You might argue that what conflicts did occur between science and religion were due to misunderstandings of one or the other. Indeed you might argue that Dawkins’s belief that science and religion can conflict reflects a misconstrual of the nature of religious belief: while scientific beliefs are propositions about the state of the world, religious beliefs are something else—an attempt to attach meaning or value to the world. Religion and science thus move in different dimensions, as Gould and many others have argued.
You might – and a lot of people do. Michael Ruse for example:
People like Dawkins, and the Creationists for that matter, make a mistake about the purposes of science and religion. Science tries to tell us about the physical world and how it works. Religion aims at giving a meaning to the world and to our place in it. Science asks immediate questions. Religion asks ultimate questions. There is no conflict here, except when people mistakenly think that questions from one domain demand answers from the other. Science and religion, evolution and Christianity, need not conflict, but only if each knows its place in human affairs — and stays within these boundaries.
That certainly is a popular argument, or rather assertion, these days, isn’t it. But it isn’t true. Religion does try to tell us about the world – it tells us there’s a supernatural being in charge of it. That is a truth-claim. Religious people do in fact believe in the existence – the real existence, not some fuzzy metaphoric existence – of this supernatural being. They may be vague about the details, but they believe the critter exists – that’s what being religious means. And then, just as I said last time, this business about ‘aiming’ to give a meaning – anyone can aim to do anything. I can aim to give the world a meaning. Does that oblige anyone to accept my attempt? Why are we obliged to be respectful about religion’s ‘aims’ of that kind?

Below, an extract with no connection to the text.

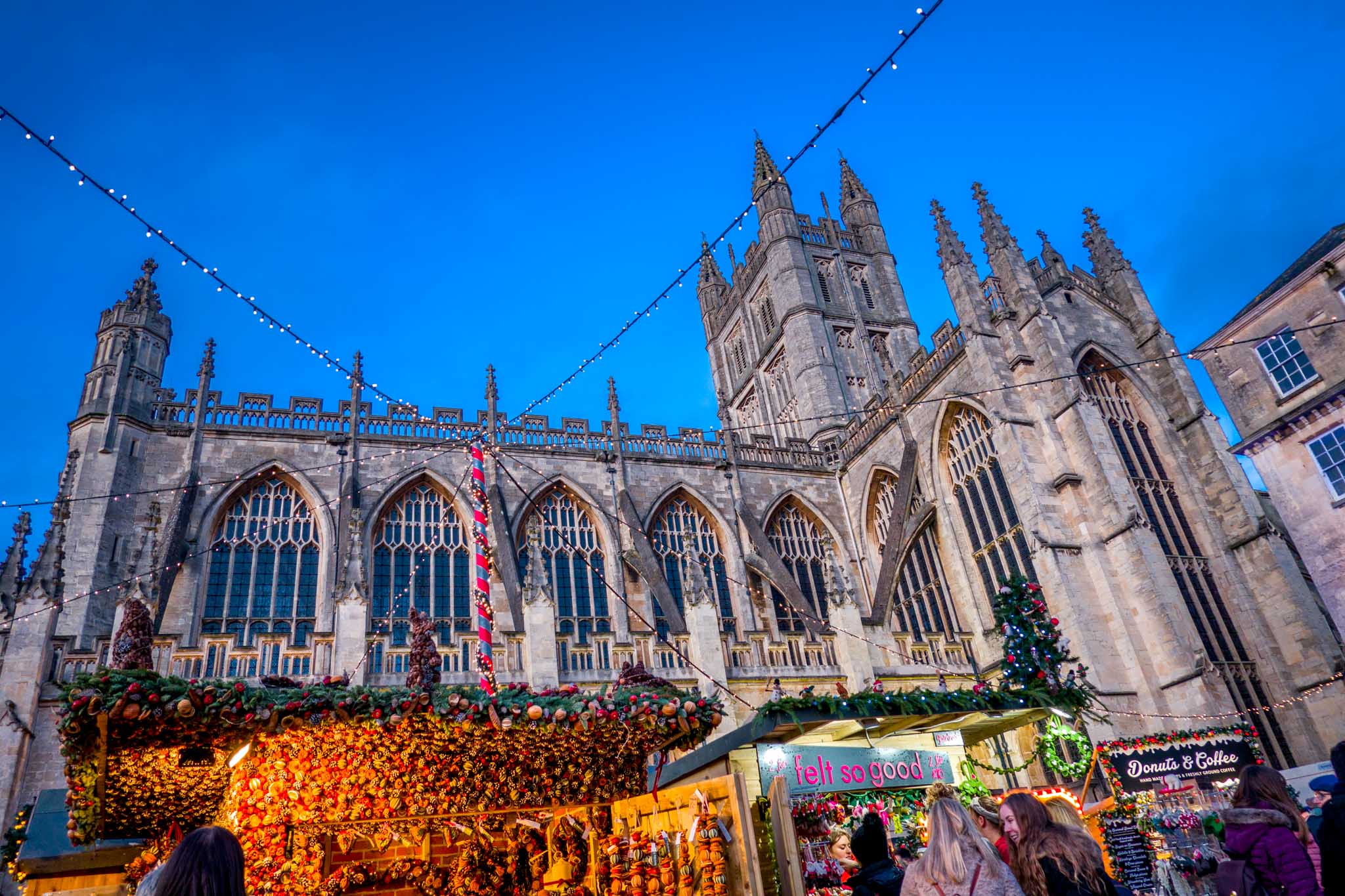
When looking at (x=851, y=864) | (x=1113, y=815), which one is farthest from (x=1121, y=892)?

And in any case that claim is a bit of footwork. Both reviewers try to defend religion from Dawkins’ criticisms by changing the definition of religion of the word – but as Dawkins himself points out in one of the essays in A Devil’s Chaplain, that is not the normal meaning of the word. It’s a mere tactic, that kind of thing, and I don’t think it’s respectable.
Christopher Hitchens has some choice things to say about this kind of thing in his Letters to a Young Contrarian:
I have met many brave men and women, morally superior to myself, whose courage in adversity derives from their faith. But whenever they have chosen to speak or write about it, I have found myself appalled by the instant decline of their intellectual and moral standards. They want god on their side and believe they are doing his work – what is this, even at its very best, but an extreme form of solipsism? They proceed from conclusion to evidence; our greatest resource is the mind and the mind is not well-trained by being taught to assume what has to be proved.
So. You might argue that Dawkins’s belief that science and religion can conflict reflects a misconstrual of the nature of religious belief, but you’d be wrong, it doesn’t. It’s the belief of S.J. Gould and Ruse and Orr that it doesn’t that reflects the misconstrual.